= EXTRACT =
And we insert this into the original sequence of expressions. This amounts to the cumbersome solution: \[\begin{aligned} \mathcal{U}\cup\{(\texttt{"N"},k)\} = (n\circ e_k \circ n\circ e_{k-1}\circ n\circ \cdots n\circ e_{1})(\{\}), \label{eq:insert} \end{aligned} (\#eq:insert)\] where the number of executed expressions is stored in N. We shall refer to n as a ‘secondary expression’, as it does not contribute to the user’s primary data flow.

The above procedure can be simplified if we define a new function composition operator $\circ_n$ as follows: \[\begin{aligned} a\circ_n b = a\circ n \circ b. \end{aligned}\] One may verify the associativity property $a\circ_n(b\circ_n c)=(a\circ_n b)\circ_n c$ for expressions $a$, $b$, and $c$, so $\circ_n$ can, indeed, be interpreted as a new function composition operator. Using this operator we get \[\begin{aligned} \mathcal{U}\cup\{(\texttt{"N"},k-1)\} = (e_k\circ_n e_{k-1}\circ_n \cdots\circ_n e_1)(\{\}), \label{eq:compose1} \end{aligned} (\#eq:compose1)\] which gives the same result as Equation @ref(eq:insert) up to a constant.

If we are able to alter function composition, then this mechanism can be used to track all sorts of useful information during the execution of $e_1,\ldots, e_k$. For example, a simple profiler is set up by timing the expressions and adding the following expression to the function composition operator.

  s: if (!exists("S")) S <- Sys.time() else S <- c(S, Sys.time())

After running $e_k\circ_s\cdots\circ_s e_1$, diff(S) gives the timings of individual statements. A simple memory profiler is defined as follows.

  m: if (!exists("M")) M <- sum(memory.profile()) else M <- c(M, sum(memory.profile()))

After running $e_k\circ_m\cdots\circ_m e_1$, M gives the amount of memory used by R after each expression.

We can also track changes in data, but it requires that the composition operator knows the name of the R object that is being tracked. As an example, consider the following primary expressions.

  e1:  x <- rnorm(10)
  e2:  x[x<0] <- 0
  e3:  print(x)

= YOUR TASKS =
A. For each statement, say whether it agrees with the extract on composition operators, answering yes or no and quoting the words of the extract that decide it. (i) The extract calls n a secondary expression because it does not contribute to the user's primary data flow. (ii) The extract says the memory profiler stores the timings of individual statements. (iii) The extract says that tracking changes in data requires the composition operator to know the name of the R object being tracked.
B. List every R function that the extract on composition operators writes with call parentheses, in its code or its prose.

= DATA =
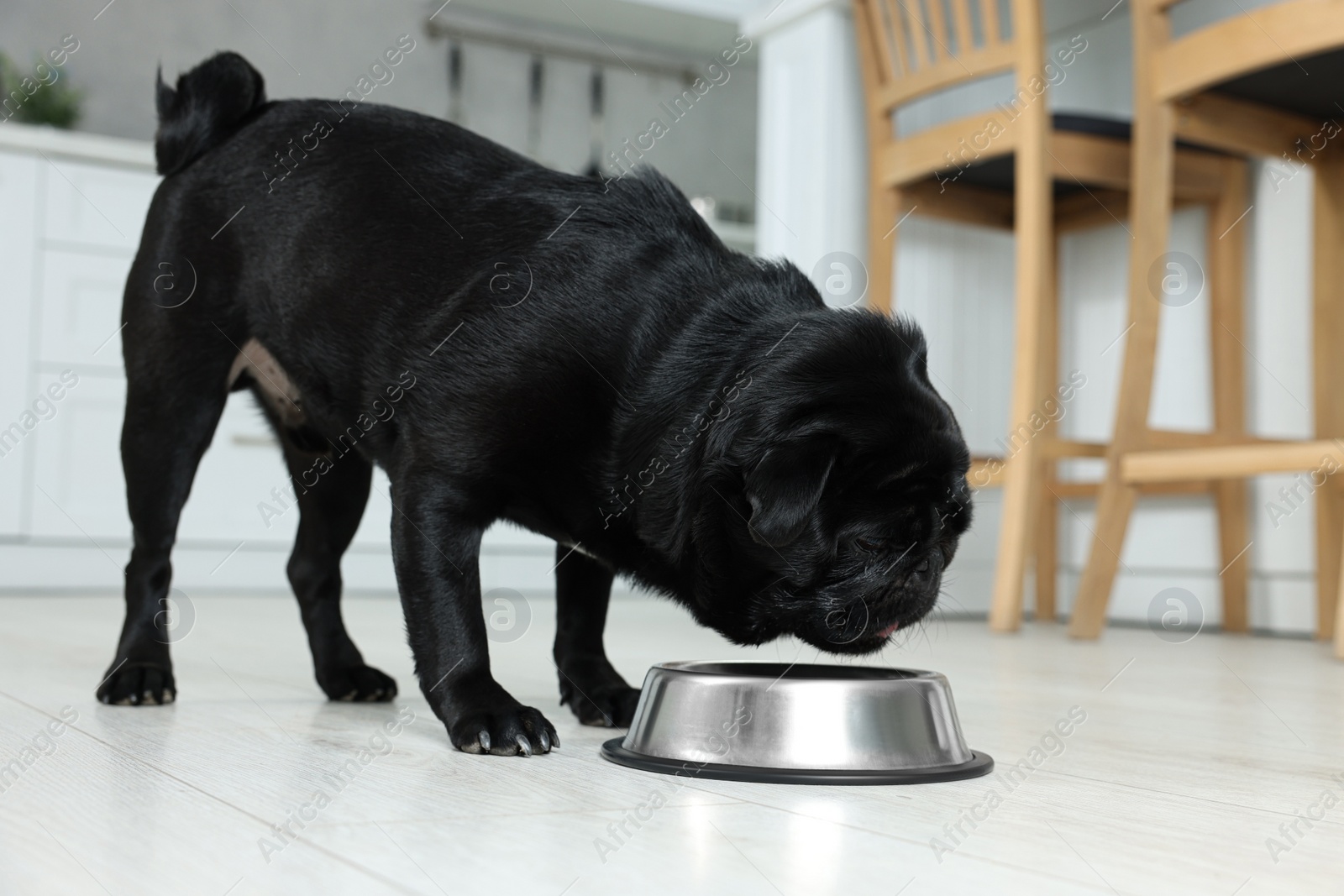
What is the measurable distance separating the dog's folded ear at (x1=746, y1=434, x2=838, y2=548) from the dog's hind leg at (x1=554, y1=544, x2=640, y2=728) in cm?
41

= TASK RESPONSES =
A.
(i) Yes: "We shall refer to n as a ‘secondary expression’, as it does not contribute to the user’s primary data flow."
(ii) No: "M gives the amount of memory used by R after each expression."
(iii) Yes: "it requires that the composition operator knows the name of the R object that is being tracked"

B. exists, Sys.time, c, sum, memory.profile, rnorm, print, diff